Staying in hotels or guesthouses is really the only way to experience the remoter regions of China. Camping is not a pastime much practiced by Chinese — and foreigners who attempt to pitch a tent will likely find themselves quickly and unceremoniously ushered elsewhere. (You could even be arrested.) Likewise, you won’t find many Western-style bed and breakfasts here, nor will you see the ryokans so popular in Japan.
Affordable Lodging Options in China
For modest budgets, China has local chains — and locally operated franchises of international chains — catering for the most part to traveling Chinese rather than foreign tourists or business visitors. Best Western, Days Inn, Comfort Inn, and Novotel are well represented throughout the country, but the conformity of style and service is not necessarily the same as in the West; be sure to research each property’s precise location and read reviews from past guests.

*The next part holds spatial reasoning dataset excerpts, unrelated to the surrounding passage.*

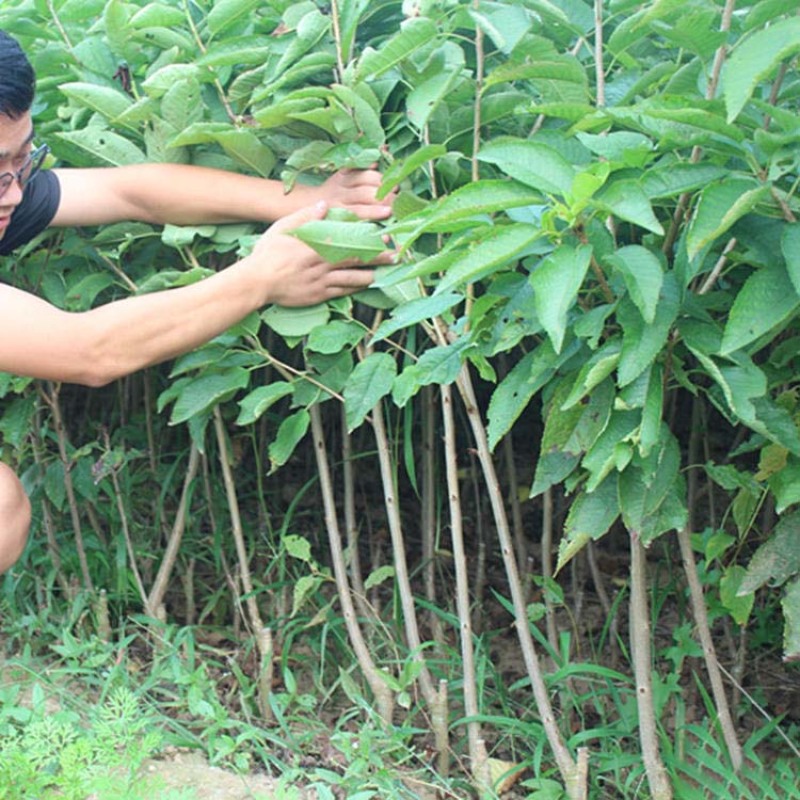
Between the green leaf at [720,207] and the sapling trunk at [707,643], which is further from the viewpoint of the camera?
the sapling trunk at [707,643]

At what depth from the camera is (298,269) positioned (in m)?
2.20

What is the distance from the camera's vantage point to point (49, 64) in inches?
99.7

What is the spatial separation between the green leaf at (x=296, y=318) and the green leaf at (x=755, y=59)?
1068mm

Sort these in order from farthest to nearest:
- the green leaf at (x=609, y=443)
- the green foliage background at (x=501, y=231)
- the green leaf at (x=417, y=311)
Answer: the green leaf at (x=417, y=311) → the green leaf at (x=609, y=443) → the green foliage background at (x=501, y=231)

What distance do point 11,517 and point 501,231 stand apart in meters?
1.44

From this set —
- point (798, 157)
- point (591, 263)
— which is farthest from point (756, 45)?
point (591, 263)

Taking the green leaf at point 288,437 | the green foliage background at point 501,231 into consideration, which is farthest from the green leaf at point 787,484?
the green leaf at point 288,437

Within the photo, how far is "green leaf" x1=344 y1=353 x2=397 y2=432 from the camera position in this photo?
218cm

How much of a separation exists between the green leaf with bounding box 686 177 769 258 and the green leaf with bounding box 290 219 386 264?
0.69 m

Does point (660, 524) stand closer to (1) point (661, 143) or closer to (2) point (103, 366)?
(1) point (661, 143)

A number of local players have joined the budget-priced field, including Hanting Inns, which now has more than 1,000 properties throughout China. Signs for GreenTree Inns, Motel 168, 7Days Inn and Home Inns can be found throughout major cities these days. As their target is primarily local travelers, not overseas visitors, English-language website information can be limited. It is worth looking at a consolidator such asto compare facilities and prices.

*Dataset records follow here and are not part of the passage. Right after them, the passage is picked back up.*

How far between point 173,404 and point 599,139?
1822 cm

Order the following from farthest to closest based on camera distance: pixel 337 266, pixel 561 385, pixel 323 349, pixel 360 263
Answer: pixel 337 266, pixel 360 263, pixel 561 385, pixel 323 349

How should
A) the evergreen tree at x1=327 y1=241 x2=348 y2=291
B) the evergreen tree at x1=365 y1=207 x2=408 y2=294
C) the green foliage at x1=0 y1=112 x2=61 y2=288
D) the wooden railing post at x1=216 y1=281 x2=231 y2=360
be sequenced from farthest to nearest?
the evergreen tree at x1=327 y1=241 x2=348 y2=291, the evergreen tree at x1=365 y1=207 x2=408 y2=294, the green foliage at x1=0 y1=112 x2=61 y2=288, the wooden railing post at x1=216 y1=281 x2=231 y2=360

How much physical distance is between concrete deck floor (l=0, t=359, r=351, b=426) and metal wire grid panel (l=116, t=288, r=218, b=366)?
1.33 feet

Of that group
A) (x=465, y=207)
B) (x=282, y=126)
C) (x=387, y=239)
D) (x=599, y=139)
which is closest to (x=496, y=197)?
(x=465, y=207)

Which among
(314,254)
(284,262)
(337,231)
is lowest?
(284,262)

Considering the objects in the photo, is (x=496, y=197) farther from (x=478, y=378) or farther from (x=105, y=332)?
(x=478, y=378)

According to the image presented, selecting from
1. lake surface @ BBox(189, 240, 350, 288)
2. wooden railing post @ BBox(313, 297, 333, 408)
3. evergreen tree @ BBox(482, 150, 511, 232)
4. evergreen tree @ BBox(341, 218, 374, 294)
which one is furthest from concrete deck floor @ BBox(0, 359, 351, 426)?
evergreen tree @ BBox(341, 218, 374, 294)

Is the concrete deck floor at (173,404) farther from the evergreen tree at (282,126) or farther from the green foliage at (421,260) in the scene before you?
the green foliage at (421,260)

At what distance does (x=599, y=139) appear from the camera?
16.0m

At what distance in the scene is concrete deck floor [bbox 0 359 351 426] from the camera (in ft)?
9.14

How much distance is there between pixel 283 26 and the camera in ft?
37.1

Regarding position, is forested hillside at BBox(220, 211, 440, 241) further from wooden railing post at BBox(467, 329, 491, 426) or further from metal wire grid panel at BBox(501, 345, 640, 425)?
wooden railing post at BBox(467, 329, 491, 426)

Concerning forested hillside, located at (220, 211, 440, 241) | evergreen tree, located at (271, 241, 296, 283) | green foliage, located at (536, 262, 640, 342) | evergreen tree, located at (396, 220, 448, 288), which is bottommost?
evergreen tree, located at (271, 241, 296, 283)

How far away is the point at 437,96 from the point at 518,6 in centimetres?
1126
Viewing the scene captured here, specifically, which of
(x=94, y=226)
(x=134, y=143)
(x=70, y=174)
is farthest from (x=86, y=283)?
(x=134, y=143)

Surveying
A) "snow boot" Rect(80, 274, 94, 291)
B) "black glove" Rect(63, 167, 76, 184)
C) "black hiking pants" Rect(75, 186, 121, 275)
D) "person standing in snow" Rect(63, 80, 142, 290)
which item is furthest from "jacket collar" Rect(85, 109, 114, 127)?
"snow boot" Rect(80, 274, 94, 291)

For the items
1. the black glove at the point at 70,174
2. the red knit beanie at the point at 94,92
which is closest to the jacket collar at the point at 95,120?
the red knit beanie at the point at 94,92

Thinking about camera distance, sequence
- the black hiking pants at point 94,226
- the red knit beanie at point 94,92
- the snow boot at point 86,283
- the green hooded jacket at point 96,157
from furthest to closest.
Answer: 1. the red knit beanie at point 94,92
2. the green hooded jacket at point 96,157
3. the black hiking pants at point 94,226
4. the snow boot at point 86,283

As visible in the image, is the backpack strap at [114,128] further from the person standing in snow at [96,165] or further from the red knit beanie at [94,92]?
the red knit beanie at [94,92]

Room and home rental site Airbnb is a potential godsend for anyone in search of an affordable local experience; you can stay in the city apartment of a local resident or expatriate, with all the accompanying creature comforts and insider tips that brings. For now, listings are mostly in the major cities, but in years to come it offers all kinds of scope for staying in, say, a Tibetan homestead in Qinghai province.
One factor that mitigates against ad-hoc style accommodation options is the rigidly enforced law that states all foreigners have to register with the local police station, a duty usually undertaken by hotel staff, who will carefully note down visa and passport details.

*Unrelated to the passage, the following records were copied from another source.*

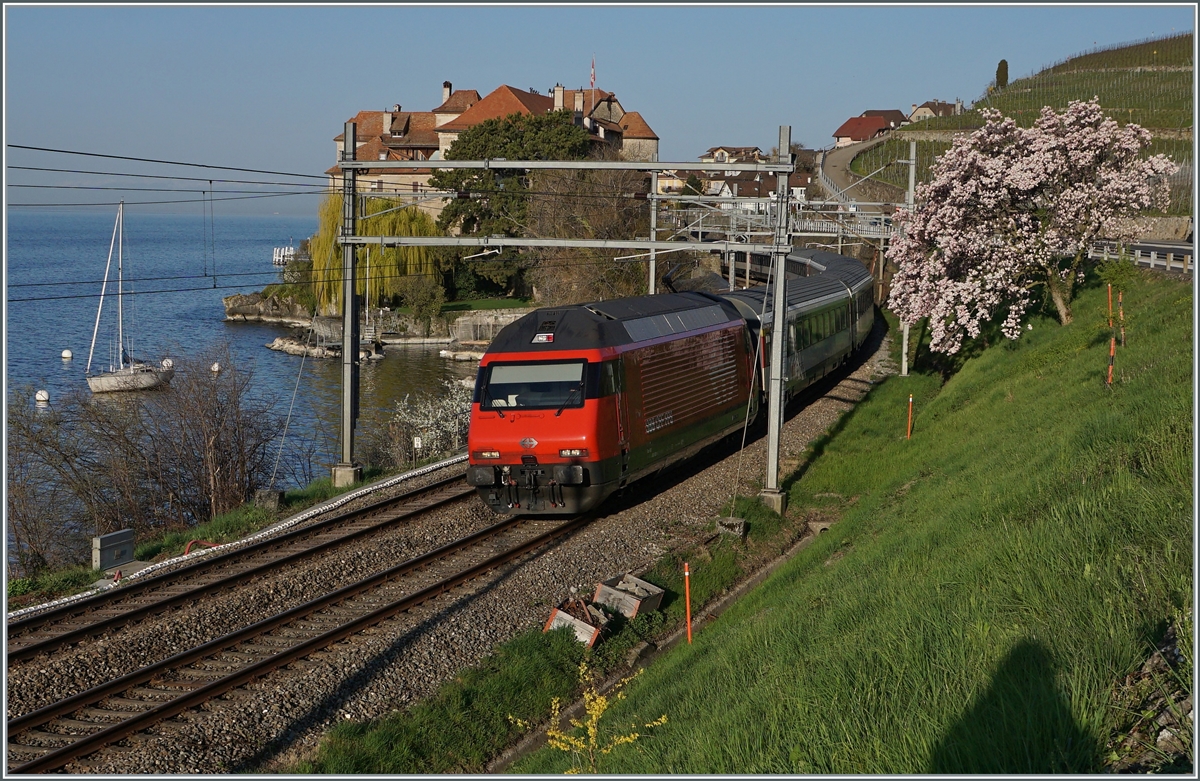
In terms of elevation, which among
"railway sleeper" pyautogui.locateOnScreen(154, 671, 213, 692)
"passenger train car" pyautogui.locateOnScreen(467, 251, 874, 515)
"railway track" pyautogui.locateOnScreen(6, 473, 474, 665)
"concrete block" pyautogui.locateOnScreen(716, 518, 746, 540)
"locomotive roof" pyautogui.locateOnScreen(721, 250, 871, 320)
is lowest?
"railway sleeper" pyautogui.locateOnScreen(154, 671, 213, 692)

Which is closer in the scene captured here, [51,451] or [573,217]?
[51,451]

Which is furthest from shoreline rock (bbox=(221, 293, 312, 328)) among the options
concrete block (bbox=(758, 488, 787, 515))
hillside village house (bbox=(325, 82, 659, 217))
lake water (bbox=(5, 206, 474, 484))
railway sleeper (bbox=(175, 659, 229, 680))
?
railway sleeper (bbox=(175, 659, 229, 680))

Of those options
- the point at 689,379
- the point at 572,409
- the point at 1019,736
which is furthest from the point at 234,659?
the point at 689,379

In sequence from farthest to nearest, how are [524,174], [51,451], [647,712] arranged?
[524,174] < [51,451] < [647,712]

There are plenty of characterful back alley gems for people who are prepared to put up with fairly simple rooms, shared shower facilities and the likelihood of a little neighborhood noise. The trade-off is that they may well be located closer to the action than the posh, high-rise properties. The popular tourist hutong of Nanluoguxiang in Beijing has a couple of popular hostels that offer dormitory rooms, individual rooms, and even family rooms. This is certainly one way of experiencing the real China, where people wander round in their pajamas during the daytime, some residents are forced to use the public toilets and knife sharpeners still ply their trade by bicycle.
Having an affiliation with an international hosteling organization clearly helps establish some kind of credentials, but note that Chinese accommodation operators may well add the words “hostel” and “international” in an arbitrary way. If the hostel has a decent website in English — and plenty of appealing pictures and personal recommendations — chances are it is worth a shot.